Famous for her stamina and her ability to remain fresh after all-night meetings, Merkel once said she can store sleep like a camel stores water.

But when asked about her retirement in Washington, she replied: “Maybe I’ll try to read something, then my eyes will start to close because I’m tired, so I’ll take a little nap, and then we’ll see where I show up.”

READ ALSO: ‘Eternal’ chancellor: Germany’s Merkel to hand over power
READ ALSO: The Merkel-Raute: How a hand gesture became a brand

‘See what happens’
First elected as an MP in 1990, just after German reunification, Merkel recently suggested she had never had time to stop and reflect on what else she might like to do.

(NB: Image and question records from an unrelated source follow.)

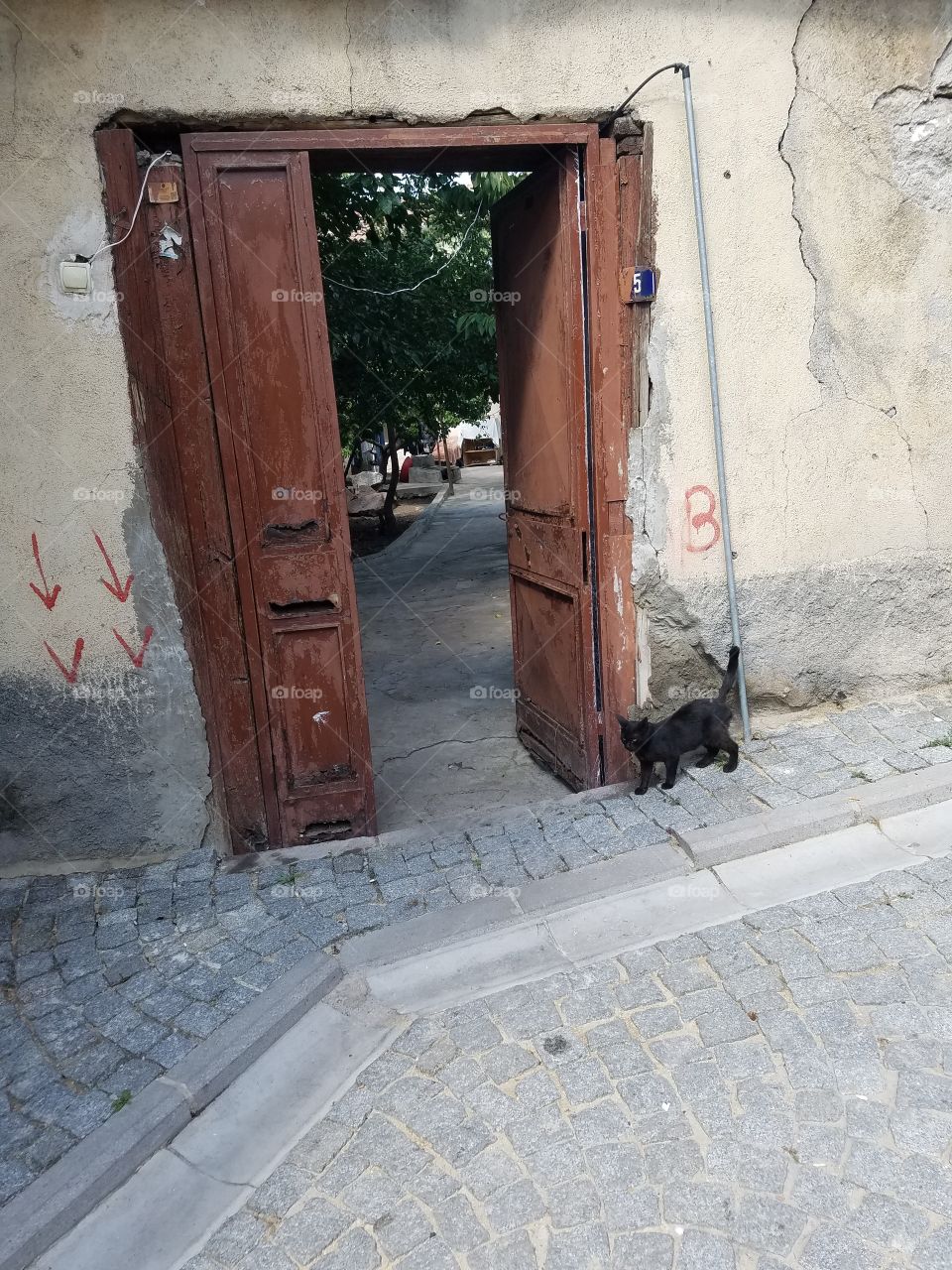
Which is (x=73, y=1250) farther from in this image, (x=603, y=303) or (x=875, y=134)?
(x=875, y=134)

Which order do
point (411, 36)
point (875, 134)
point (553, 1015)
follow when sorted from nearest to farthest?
point (553, 1015)
point (411, 36)
point (875, 134)

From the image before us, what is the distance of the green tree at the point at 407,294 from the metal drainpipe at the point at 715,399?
343cm

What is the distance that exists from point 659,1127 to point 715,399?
3378 mm

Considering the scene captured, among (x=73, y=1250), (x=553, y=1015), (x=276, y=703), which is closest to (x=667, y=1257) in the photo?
(x=553, y=1015)

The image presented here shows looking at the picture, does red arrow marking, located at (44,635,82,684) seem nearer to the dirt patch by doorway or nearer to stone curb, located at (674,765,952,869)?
stone curb, located at (674,765,952,869)

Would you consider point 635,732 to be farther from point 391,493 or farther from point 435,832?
point 391,493

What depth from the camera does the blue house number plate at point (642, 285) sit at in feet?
13.9

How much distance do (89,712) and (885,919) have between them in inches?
143

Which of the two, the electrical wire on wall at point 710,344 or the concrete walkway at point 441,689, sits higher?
the electrical wire on wall at point 710,344

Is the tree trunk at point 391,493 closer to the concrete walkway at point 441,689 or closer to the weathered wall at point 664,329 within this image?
the concrete walkway at point 441,689

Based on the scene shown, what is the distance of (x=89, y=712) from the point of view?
13.2 feet

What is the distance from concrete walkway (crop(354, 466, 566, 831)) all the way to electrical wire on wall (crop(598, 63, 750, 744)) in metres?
1.38

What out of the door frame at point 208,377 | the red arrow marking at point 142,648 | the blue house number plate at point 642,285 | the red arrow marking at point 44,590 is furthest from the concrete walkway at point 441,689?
the blue house number plate at point 642,285

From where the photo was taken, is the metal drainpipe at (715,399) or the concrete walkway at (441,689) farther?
the concrete walkway at (441,689)
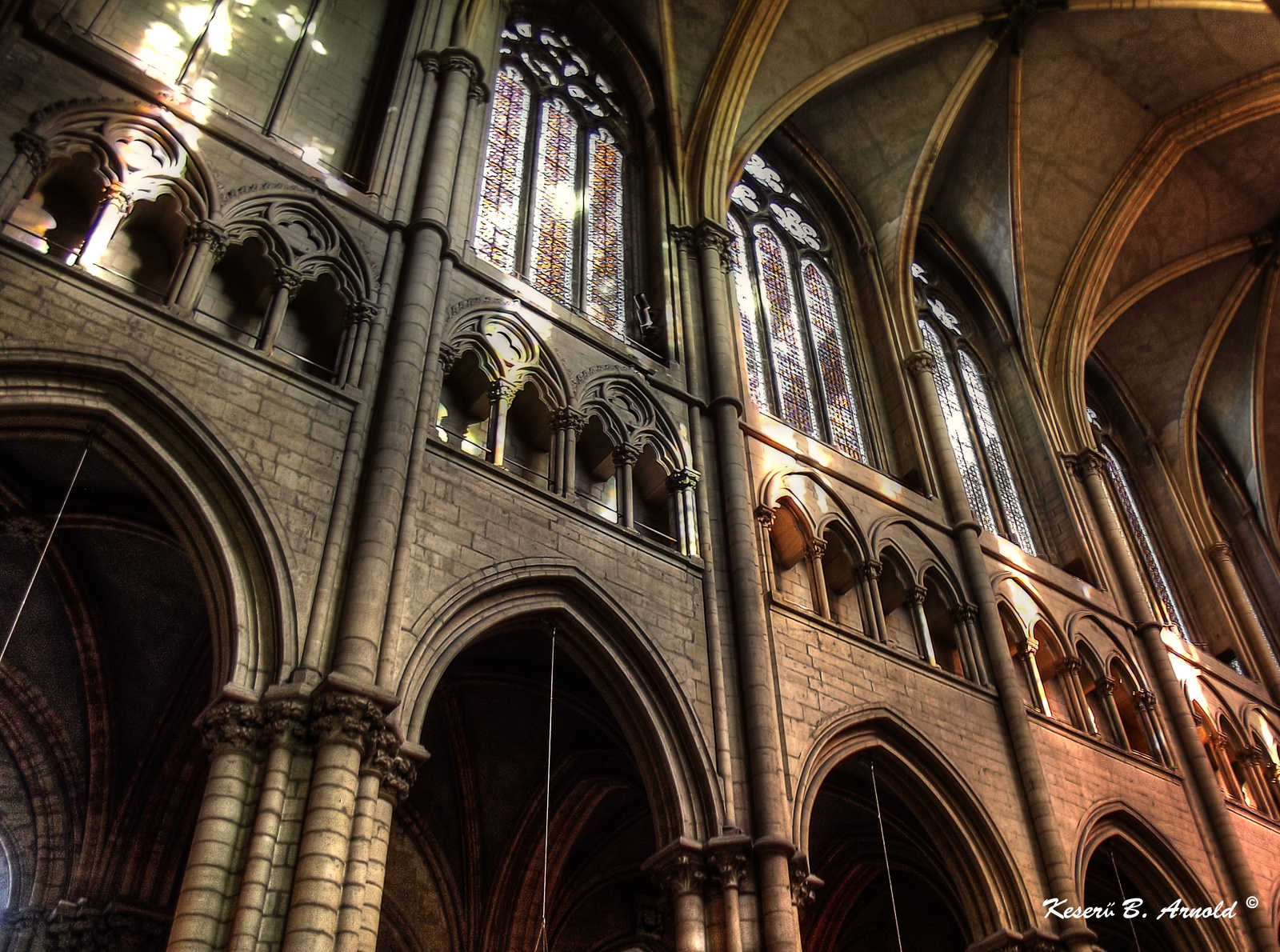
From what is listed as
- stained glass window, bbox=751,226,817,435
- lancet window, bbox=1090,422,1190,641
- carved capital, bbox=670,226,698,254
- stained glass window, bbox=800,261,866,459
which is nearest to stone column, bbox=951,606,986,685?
stained glass window, bbox=800,261,866,459

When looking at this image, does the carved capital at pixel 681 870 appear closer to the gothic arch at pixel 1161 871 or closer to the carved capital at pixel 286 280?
the carved capital at pixel 286 280

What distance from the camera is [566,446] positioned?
33.0 feet

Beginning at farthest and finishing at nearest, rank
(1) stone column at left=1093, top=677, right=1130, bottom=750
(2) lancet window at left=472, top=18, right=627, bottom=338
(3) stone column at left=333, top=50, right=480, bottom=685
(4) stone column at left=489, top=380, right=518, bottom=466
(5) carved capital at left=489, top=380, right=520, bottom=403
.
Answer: (1) stone column at left=1093, top=677, right=1130, bottom=750, (2) lancet window at left=472, top=18, right=627, bottom=338, (5) carved capital at left=489, top=380, right=520, bottom=403, (4) stone column at left=489, top=380, right=518, bottom=466, (3) stone column at left=333, top=50, right=480, bottom=685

“I have never had a normal working day and… I have naturally stopped asking myself what interests me most outside politics,” she told an audience during a joint interview with Nigerian writer Chimamanda Ngozi Adichie.

“As I have reached the age of 67, I don’t have an infinite amount of time left. This means that I want to think carefully about what I want to do in the next phase of my life,” she said.

“Do I want to write, do I want to speak, do I want to go hiking, do I want to stay at home, do I want to see the world? I’ve decided to just do nothing to begin with and see what happens.”

Merkel’s predecessors have not stayed quiet for long. Helmut Schmidt, who left the chancellery in 1982, became co-editor of the weekly newspaper Die Zeit and a popular commentator on political life.

Helmut Kohl set up his own consultancy firm and Gerhard Schroeder became a lobbyist, taking a controversial position as chairman of the board of the Russian oil giant Rosneft.

German writer David Safier has imagined a more eccentric future for Merkel, penning a crime novel called Miss Merkel: Mord in der Uckermark  that sees her tempted out of retirement to investigate a mysterious murder.

German Chancellor Angela Merkel forms her trademark hand gesture, the so-called “Merkel-Raute” (known in English as the Merkel rhombus, Merkel diamond or Triangle of Power). (Photo by Tobias SCHWARZ / AFP)
 

Planting vegetables
Merkel may wish to spend more time with her husband Joachim Sauer in Hohenwalde, near Templin in the former East Germany where she grew up, and where she has a holiday home that she retreats to when she’s weary.

Among the leisure activities she may undertake there is vegetable, and especially, potato planting, something that she once told Bunte magazine in an interview in 2013 that she enjoyed doing.

She is also known to be a fan of the volcanic island of D’Ischia, especially the remote seaside village of Sant’Angelo.

Merkel was captured on a smartphone video this week browsing the footwear in a Berlin sportswear store, leading to speculation that she may be planning something active.

Or the former scientist could embark on a speaking tour of the countless universities from Seoul to Tel Aviv that have awarded her honorary doctorates.

Merkel is set to receive a monthly pension of around 15,000 euros ($16,900) in her retirement, according to a calculation by the German Taxpayers’ Association.

But she has never been one for lavish spending, living in a fourth-floor apartment in Berlin and often doing her own grocery shopping.

In 2014, she even took Chinese Premier Li Keqiang to her favourite supermarket in Berlin after a bilateral meeting.

So perhaps she will simply spend some quiet nights in sipping her beloved white wine and whipping up the dish she once declared as her favourite, a “really good potato soup”.